Latest update May 21st, 2024 12:59 AM
Mar 19, 2011 Letters
Dear Editor,
Let me provide an analogy that illuminates the complete breakdown in the legal process in Guyana, and unambiguously demonstrates how the rule of law and its enforcement has become a joke.
The police are summoned to the scene of an altercation involving two parties. On their arrival at the scene they observed marks of violence on one individual, severe damage to his property, and some broken windows from the house of the other party.
On interviewing both parties, the person with the injury reported that he was beaten by several persons from the other party, that his vehicle was damaged, and that several articles had been unlawfully removed from his vehicle. The other party, which comprised of several male individuals, reported that the injured person had broken the windows in the house.
Now policemen receive training on how to proceed in matters like these, where there might not be independent witnesses, and I will attempt to lay out what that training instructs, and what is consistent with the Laws of Guyana.
First, after examining the scene and the parties the police have to determine what crimes, misdemeanors or offences were committed. On one side of the scenario presented, there is the report of Assault Causing Actual Bodily harm, Unlawful Damage to Property and Larceny. On the other side, there is a report of Unlawful Damage to Property. The police are therefore compelled to gather evidence from the scene that substantiate the several claims of the parties.
The visible signs of violence on the person of one party establish grounds for a charge of Assault Causing Actual Bodily Harm against the assailant/s he identifies. The damage to his vehicle establishes a related charge against the person or persons he identifies as being responsible for the act. The larceny issue would need more in-depth investigation, but to ensure that evidence that will establish such crime is not tampered with or disposed of, the police would need to detain everyone identified as being involved in that crime, until a search warrant could be obtained to search the nearby premises.
The damage to the window would, as a matter of sheer commonsense, require further investigation, but the police would be acting in a fair manner if they gave equal attention to that report.
Now if the police arrive on the scene of an altercation and discover that one of the parties have sustained injuries that are visible to the eye, then they are duty bound to escort that person to a Government Medical Practitioner in order to procure expert evidence of the nature of the injuries, as well as having the injuries attended to.
Statements should be taken from everyone involved, including any witnesses that might have been in a position to see and hear what transpired.
The police have the power to arrest anyone without warrant whom anyone else accuse of committing a crime or a misdemeanor. The statement of a virtual complainant identifying the source of his injuries along with a medical report setting out the details of such injury, even if they simply amount to bruises and abrasions, is enough to charge that source identified with Assault Causing Actual Bodily Harm. This is one of the most routine charges made by police in every part of Guyana.
Now I do not need to point out the incident upon which my aforementioned thoughts piggy back. When one objectively and impartially weighs the claims and evidence in the incident involving Mark Benschop and Presidential advisor Kwame McCoy, there is no question that the proceedings should have taken a course akin to what is laid out above.
That it did not clearly establishes that the ranks attending that scene were being unfaithful to the oath they took to discharge their duties without favour or affection, malice or ill-will. In this case the treatment of Mark Benschop is evidence of malice in the actions of the police, while the treatment of Kwame McCoy and his entourage was a classical expression of the favour and affection they swore to avoid in the execution of their duties.
The police are not empowered or authorised to determine the guilt or innocence of persons, and thus should not allow their investigations and prosecution of crimes to be accompanied with actions and emotions that suggest, even slightly, that they are doing just that.

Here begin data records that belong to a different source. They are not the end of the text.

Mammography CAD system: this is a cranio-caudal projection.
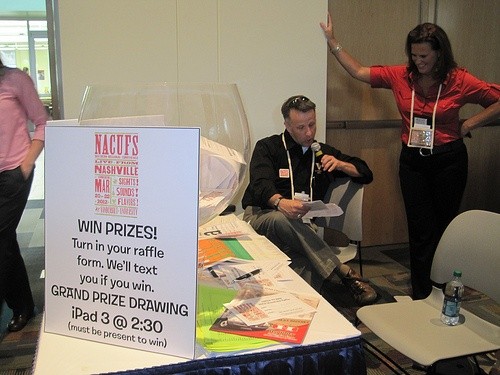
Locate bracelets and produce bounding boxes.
[273,196,282,209]
[331,41,343,53]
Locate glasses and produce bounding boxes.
[288,97,308,107]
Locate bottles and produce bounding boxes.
[440,270,464,326]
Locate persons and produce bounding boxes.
[243,94,378,304]
[320,11,499,300]
[0,55,51,333]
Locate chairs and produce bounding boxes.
[314,177,364,276]
[355,210,500,375]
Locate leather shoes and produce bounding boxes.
[6,313,27,331]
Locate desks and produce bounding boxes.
[30,214,368,375]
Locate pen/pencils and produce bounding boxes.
[236,268,261,281]
[209,267,218,278]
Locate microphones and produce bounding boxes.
[311,142,334,182]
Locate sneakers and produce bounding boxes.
[339,265,377,308]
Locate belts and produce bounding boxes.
[402,138,464,157]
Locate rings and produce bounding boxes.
[297,213,301,218]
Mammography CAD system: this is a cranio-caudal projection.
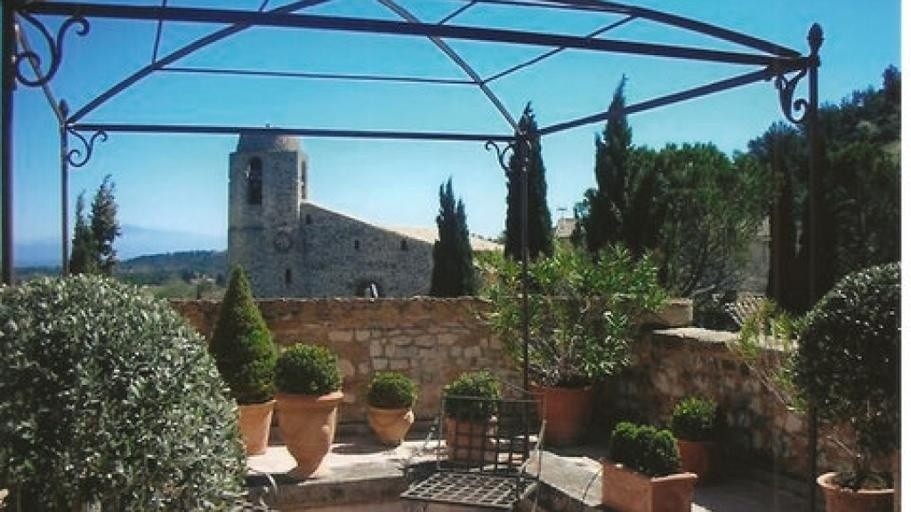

The Courts of Guyana is the only forum authorised to determine the guilt or innocence of persons. That one of the parties involved in that incident is connected to the highest political office in Guyana glaringly highlights the political coercion that attends every action or non action of law enforcement in Guyana. That the holder of that office, who has never been shy about lecturing the nation on the importance of due process and the rule of law, is obviously unperturbed by this happening demonstrably manifest the Orwellian transformation of Guyana. To quote the words of Lewis Powel Jr. a former Judge on the US Supreme Court, “Equal justice under the law is not merely a caption on the facade of the Supreme Court building; it is perhaps the most inspiring ideal of our society. It is one of the ends for which our entire legal system exists…it is fundamental that justice should be the same, in substance and availability, without regard to economic status.” Sadly in Guyana we have crossed the Rubicon to another side, where such lofty ideals have now become old fashioned and out of date.